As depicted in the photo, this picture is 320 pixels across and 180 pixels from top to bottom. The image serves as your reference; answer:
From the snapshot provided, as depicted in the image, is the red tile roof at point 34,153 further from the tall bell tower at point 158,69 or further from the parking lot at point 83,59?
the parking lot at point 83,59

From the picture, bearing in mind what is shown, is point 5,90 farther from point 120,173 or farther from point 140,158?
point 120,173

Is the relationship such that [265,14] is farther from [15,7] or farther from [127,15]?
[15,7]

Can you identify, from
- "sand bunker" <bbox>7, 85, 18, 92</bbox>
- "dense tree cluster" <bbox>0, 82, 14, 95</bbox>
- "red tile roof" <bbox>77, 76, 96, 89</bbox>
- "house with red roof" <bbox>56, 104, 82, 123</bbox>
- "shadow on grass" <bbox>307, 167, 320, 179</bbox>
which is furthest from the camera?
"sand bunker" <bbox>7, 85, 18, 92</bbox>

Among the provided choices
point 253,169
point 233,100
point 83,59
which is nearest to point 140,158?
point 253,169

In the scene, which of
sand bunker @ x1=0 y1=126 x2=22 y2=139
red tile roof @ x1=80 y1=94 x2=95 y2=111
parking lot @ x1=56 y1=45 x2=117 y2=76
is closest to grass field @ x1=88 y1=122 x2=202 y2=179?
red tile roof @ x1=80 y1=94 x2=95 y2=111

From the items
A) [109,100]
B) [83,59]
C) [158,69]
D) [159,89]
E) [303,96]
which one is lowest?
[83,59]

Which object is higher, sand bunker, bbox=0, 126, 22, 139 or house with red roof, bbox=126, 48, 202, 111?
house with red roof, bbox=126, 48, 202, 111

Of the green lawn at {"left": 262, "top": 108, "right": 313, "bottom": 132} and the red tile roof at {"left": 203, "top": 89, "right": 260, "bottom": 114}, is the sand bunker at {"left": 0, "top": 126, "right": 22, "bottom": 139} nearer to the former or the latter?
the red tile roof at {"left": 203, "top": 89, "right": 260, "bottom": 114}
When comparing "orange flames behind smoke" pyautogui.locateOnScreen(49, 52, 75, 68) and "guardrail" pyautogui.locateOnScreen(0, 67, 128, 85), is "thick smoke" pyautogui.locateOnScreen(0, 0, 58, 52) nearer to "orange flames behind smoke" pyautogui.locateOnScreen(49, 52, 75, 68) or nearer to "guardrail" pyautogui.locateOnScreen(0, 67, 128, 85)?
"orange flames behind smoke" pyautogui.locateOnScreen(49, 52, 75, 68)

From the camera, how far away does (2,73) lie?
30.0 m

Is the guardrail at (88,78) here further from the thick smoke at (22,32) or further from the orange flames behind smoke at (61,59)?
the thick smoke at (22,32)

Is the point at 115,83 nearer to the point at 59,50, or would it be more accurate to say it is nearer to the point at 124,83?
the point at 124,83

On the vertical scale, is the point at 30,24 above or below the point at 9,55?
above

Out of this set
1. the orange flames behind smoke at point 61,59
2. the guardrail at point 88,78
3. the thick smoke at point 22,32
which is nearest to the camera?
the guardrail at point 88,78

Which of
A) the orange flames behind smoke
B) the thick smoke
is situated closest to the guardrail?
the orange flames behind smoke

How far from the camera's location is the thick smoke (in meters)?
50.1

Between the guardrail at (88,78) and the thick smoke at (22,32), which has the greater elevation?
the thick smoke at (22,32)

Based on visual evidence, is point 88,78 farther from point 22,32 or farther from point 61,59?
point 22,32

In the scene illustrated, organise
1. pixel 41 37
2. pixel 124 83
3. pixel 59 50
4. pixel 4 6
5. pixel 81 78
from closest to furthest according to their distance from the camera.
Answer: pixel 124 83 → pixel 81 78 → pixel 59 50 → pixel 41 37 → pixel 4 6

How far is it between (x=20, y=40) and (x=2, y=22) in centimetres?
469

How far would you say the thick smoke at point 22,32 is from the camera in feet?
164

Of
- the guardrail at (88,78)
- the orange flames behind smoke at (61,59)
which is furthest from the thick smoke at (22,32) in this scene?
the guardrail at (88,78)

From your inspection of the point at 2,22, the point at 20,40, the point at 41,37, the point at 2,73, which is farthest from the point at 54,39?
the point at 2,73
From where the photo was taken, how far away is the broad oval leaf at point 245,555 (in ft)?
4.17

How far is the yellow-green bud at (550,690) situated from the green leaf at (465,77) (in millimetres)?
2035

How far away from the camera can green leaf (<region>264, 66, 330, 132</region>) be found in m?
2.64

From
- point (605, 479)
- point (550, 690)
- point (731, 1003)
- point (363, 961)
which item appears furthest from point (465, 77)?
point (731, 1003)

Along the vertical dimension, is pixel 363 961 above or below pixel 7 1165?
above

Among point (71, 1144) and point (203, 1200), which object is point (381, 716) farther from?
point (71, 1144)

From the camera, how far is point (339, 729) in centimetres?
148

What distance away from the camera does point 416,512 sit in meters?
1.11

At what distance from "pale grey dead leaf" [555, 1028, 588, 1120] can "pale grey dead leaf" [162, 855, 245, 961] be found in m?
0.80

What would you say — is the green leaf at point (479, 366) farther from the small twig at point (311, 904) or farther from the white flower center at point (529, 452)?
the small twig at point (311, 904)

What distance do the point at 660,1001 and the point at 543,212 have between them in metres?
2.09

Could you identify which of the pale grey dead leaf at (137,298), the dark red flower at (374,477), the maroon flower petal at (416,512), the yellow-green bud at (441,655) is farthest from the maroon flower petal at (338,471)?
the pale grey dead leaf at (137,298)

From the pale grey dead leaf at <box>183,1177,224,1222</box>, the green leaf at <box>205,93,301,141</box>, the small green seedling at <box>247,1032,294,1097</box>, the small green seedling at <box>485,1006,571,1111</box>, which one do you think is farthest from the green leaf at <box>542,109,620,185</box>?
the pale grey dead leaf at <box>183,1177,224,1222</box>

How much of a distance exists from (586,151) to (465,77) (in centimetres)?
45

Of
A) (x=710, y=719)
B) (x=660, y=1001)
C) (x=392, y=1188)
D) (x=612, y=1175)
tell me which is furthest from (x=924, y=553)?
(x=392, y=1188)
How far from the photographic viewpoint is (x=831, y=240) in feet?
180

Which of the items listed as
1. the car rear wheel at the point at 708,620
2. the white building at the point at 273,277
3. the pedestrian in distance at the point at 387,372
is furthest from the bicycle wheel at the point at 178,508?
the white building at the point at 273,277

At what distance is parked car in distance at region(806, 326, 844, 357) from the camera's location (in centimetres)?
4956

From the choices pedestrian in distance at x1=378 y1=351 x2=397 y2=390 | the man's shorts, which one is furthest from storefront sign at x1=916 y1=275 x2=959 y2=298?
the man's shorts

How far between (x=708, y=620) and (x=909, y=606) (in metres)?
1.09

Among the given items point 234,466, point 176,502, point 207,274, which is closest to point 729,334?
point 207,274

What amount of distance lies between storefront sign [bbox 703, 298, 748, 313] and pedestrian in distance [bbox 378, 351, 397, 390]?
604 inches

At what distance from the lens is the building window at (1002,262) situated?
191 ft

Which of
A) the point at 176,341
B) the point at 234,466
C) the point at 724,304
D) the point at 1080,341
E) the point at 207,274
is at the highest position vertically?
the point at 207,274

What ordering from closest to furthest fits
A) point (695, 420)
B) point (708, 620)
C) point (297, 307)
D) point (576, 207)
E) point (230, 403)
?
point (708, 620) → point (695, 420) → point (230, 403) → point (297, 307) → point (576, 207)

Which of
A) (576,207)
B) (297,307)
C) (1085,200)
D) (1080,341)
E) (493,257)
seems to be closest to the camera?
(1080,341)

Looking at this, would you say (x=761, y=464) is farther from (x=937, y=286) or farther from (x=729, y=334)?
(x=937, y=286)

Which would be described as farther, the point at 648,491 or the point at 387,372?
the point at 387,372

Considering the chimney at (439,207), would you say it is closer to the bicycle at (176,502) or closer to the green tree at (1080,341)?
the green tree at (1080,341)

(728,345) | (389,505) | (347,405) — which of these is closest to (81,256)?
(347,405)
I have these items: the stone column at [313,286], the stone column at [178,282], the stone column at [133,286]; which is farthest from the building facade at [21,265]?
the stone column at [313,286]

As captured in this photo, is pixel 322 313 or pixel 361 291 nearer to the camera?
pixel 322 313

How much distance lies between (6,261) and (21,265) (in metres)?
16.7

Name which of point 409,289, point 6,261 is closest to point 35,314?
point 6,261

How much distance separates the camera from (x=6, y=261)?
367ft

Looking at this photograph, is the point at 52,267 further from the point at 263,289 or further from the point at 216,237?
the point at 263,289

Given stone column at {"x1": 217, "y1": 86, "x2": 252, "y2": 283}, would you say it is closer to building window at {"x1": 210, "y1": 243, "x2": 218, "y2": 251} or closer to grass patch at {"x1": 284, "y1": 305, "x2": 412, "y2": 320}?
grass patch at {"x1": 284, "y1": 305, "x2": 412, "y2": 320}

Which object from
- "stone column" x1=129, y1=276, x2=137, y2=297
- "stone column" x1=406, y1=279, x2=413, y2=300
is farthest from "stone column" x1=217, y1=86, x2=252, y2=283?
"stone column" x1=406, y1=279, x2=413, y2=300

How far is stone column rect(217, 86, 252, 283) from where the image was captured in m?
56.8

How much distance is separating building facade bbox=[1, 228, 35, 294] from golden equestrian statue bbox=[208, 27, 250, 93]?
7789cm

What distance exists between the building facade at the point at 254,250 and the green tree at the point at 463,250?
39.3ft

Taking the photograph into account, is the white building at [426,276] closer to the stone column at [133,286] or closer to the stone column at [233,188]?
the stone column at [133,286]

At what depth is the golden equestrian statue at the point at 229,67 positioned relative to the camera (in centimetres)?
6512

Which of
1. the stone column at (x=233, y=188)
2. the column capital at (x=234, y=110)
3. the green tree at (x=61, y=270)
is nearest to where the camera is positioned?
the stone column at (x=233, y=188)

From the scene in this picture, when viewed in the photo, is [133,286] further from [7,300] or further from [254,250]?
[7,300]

Problem |
Please return, word for word, the lines starting with the one that contains "Looking at this photograph, is" and going on through the last line of the entries, both ends included.

Written solution |
Looking at this photograph, is the point at 52,267 further from the point at 263,289 or further from the point at 216,237?
the point at 263,289

Given stone column at {"x1": 217, "y1": 86, "x2": 252, "y2": 283}, would you say it is closer to building window at {"x1": 210, "y1": 243, "x2": 218, "y2": 251} or closer to grass patch at {"x1": 284, "y1": 305, "x2": 412, "y2": 320}?
grass patch at {"x1": 284, "y1": 305, "x2": 412, "y2": 320}

Which object from
- "stone column" x1=129, y1=276, x2=137, y2=297
- "stone column" x1=406, y1=279, x2=413, y2=300
is farthest from "stone column" x1=217, y1=86, x2=252, y2=283?
"stone column" x1=406, y1=279, x2=413, y2=300

How far is stone column rect(217, 86, 252, 283) from where the image was captured in m?
56.8

How much distance is separating building facade bbox=[1, 228, 35, 294] from golden equestrian statue bbox=[208, 27, 250, 93]?
7789cm

What distance exists between the building facade at the point at 254,250 and the green tree at the point at 463,250?
39.3ft

Taking the photograph into account, is the white building at [426,276] closer to the stone column at [133,286] or closer to the stone column at [233,188]?
the stone column at [133,286]

At what depth is the golden equestrian statue at the point at 229,67 positioned relative to the camera (in centimetres)?
6512

Which of
1. the stone column at (x=233, y=188)
2. the column capital at (x=234, y=110)
3. the green tree at (x=61, y=270)
is nearest to where the camera is positioned?
the stone column at (x=233, y=188)

From the scene in this picture, when viewed in the photo, is [133,286] further from [7,300] or further from [254,250]?
[7,300]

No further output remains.